Çiftçimize bir dokunun…
Anında :
Bin “ah” işitirsiniz !
Bir anda çektikleri sıkıntıları ; ürünlerinin gerçek değerlerinin altında
kaldığını…
Tarlada kalan ürünün işçi parasını karşılayamadığını anlatıverirler…
***
Bu hep böyleydi!..
Kırklı yaşlara geldim.
Benim çocukluğumdan beri bu böyle…
“Kardeş bu sene ürün nasıl , vaziyetler eyi mi ?” diye bir dokunuverin bakın nasıl ardı ardına dert yanıyor çiftçi kardeşlerimiz...
***
Aslında ise:
Çiftçiliğin kendisi zordur!
Meşakkatlidir.
Ömür törpüsüdür…
Hele işbirliği ve bilinçli bir tarım ve hayvancılık yapılamayan ülkelerde bu çok daha ayarsız gider!
***
Türkiye bu konuda kabuğunu kırmak üzere…
Yeni yeni patentin ne olduğunu kavrıyor.
İşbirliğini önemsiyor!
Kurumsallaşıyor!..
“Aile çiftçiliği”nin bilincine varıyor.
Kırk Hollanda ineğininbesiciliğini on kişiye yaptırmıyor…
Karı-koca çekiveriyorlar çizmelerini:
Pat..pat..pat takıveriyorlar pompaları; elde ettikleri sütler tankerlerle alınıyor ahırlarının önünden.
***
Bürokratlarımıza çok iş düşüyor bundan sonra…
Ve hele hele politikacılarımıza!
Bir sonraki yıl hangi bölgelerimizde, ne gibi ürünlerin elde edilmesi gerektiği..
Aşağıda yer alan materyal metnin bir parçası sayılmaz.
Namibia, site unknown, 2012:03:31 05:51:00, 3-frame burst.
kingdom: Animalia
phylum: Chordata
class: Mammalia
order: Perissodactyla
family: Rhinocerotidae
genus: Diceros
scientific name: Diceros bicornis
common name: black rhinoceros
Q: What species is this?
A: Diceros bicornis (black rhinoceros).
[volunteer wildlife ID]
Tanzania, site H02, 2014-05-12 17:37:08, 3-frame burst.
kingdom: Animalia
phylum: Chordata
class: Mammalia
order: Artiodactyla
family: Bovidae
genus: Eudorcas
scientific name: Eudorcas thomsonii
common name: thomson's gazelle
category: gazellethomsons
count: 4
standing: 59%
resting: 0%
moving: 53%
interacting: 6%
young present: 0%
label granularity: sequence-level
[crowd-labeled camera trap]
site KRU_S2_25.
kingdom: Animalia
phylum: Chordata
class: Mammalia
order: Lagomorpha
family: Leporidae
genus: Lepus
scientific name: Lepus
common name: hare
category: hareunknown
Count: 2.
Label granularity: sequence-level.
Tarım ve hayvancılıkta master planlar!
Politik olmayan hedefler.
Çiftçimizi doğru yönlendirmeler.
Bütün bunlarla ilgili ciddi çalışmalar yapıldığını iyi biliyoruz.
En önemlisi koordinasyon ve eksikliklerin bir an önce giderilmesidir.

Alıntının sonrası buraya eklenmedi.